We already knew that women often have a hard time getting a hold of Plan B, even when they shouldn’t — but guess what? According to a new study, men can’t buy Plan B 20 percent of the time either, even though they, too, legally should be able to purchase it. Let’s just get this straight once and for all: There are no legal age restrictions preventing access to Plan B. Anyone can buy it over the counter, no matter how old they are or what gender they are, and they don’t need a photo ID to do it. Got that, pharmacies?
The study, which was conducted by Columbia University’s Mailman School of Public Health, sent male mystery shoppers to 168 New York pharmacies, covering three of the city’s neighborhoods. The men were 19, 25, or 28 years of age; they were instructed to give the reason that they were buying it for their female partners because the condom broke. Although the shoppers were able to acquire it 81 percent of the time, 19 percent of the pharmacies wouldn’t sell Plan B to them. Furthermore, 73 percent of the pharmacies who denied the shoppers access said that either the woman who would be taking it needed to be present while it was purchased, or that they needed to see the photo ID of the woman who would be taking it. The other 27 percent said they didn’t have it in stock (although whether or not this was actually true remains to be seen).
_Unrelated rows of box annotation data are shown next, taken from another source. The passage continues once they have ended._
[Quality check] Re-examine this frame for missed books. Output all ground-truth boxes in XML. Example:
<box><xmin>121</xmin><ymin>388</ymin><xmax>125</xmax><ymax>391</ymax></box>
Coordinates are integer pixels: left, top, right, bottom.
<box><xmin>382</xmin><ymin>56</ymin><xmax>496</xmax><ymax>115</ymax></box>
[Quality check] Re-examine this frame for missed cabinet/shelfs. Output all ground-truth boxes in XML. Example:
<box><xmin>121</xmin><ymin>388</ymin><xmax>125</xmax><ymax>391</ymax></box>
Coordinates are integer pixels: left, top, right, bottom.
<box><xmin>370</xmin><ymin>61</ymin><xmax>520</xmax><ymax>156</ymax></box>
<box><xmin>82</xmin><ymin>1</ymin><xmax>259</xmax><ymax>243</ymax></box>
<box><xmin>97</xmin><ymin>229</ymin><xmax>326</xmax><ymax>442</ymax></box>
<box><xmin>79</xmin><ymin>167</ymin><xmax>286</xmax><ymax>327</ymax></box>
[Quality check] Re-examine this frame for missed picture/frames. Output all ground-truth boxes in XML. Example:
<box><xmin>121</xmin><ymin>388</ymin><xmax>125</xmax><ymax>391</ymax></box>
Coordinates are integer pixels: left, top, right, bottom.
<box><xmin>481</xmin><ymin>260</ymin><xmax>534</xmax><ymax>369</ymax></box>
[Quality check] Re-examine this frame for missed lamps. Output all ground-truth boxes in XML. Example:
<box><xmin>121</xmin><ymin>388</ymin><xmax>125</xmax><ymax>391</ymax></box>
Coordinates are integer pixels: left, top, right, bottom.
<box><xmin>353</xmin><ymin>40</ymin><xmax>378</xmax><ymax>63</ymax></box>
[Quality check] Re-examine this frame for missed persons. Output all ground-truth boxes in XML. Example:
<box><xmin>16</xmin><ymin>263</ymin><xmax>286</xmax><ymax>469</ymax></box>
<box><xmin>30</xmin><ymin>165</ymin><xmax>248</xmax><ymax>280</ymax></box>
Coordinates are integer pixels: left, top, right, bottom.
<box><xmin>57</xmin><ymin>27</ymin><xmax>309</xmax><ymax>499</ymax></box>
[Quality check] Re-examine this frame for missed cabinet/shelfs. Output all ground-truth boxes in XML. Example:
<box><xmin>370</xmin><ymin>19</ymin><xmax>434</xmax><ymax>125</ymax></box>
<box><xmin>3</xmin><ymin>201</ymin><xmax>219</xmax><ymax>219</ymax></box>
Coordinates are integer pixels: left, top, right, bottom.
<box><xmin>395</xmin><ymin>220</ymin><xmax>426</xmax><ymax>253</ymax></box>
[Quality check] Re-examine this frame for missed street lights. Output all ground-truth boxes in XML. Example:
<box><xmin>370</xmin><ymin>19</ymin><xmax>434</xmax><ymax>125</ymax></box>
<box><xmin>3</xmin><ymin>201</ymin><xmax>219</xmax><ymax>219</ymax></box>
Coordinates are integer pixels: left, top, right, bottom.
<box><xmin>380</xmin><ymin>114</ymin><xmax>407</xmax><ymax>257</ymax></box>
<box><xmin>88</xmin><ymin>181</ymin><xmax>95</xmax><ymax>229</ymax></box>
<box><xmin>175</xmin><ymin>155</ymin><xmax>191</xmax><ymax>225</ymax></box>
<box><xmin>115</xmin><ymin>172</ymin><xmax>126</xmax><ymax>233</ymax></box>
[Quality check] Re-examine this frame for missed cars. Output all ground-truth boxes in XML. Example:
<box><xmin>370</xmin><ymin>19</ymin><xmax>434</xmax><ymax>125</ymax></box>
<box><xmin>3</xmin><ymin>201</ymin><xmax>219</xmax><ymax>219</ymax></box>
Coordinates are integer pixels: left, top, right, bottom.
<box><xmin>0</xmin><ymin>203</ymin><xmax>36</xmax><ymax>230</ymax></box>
As the Huffington Post points out, it’s worth noting that the study was conducted in 2012; at that time, there was still an age requirement in place for the purchasing of Plan B. However, given that the requirement was 17, none of the men should have run into any problems with it. So why the difficulty? Said study author David Bell, MD, MPH, in a release:
“One possible explanation, the pharmacist may have thought that to comply with the age restriction the female needed to be present…. A second potential explanation is that pharmicists conscientiously objected to [emergency contraception] overall or its purchase by males. Anecdotally, speaking with a few pharmacists about the results, the request may have been a covert way to determine the presence or lack of coercion in a relationship.”
I’m willing to cut a little bit of slack for the pharmacists who were trying to figure out whether there was any coercion going on — but the other two reasons? Definitely not okay. As far as “complying with the age restriction” goes, there’s a hole in the argument: Yes, obviously the man purchasing Plan B isn’t going to be the one taking it — but who’s not to say that a woman trying to purchase it isn’t, say, an older friend acquiring it for an underage teen? We start going down an extremely slippery slope when we start asking for this kind of “proof"; although I kind of get that the pharmacies who did this were mostly trying to cover their arses, the logic is still too flawed to accept. And as for the pharmacists who “conscientiously objected” either to EC in general or to men buying it in particular? Sorry (by which I mean I’m not sorry at all), but you don’t get to make that call.
To be honest, the weirdest part about these findings is where they took place. In recent years, there have been a number of states in which people have been unlawfully denied access to Plan B and other EC — namely, Georgia, Texas, Oklahoma, Mississippi, and Alabama — but New York isn’t one of them. Apparently it doesn’t matter how liberal or conservative your area is — you still might run into trouble getting access to the care you need. Disheartening, no? But hopefully studies like Dr. Bell’s will raise awareness about the fact that this is happening; bringing the issue to light might help do away with it once and for all.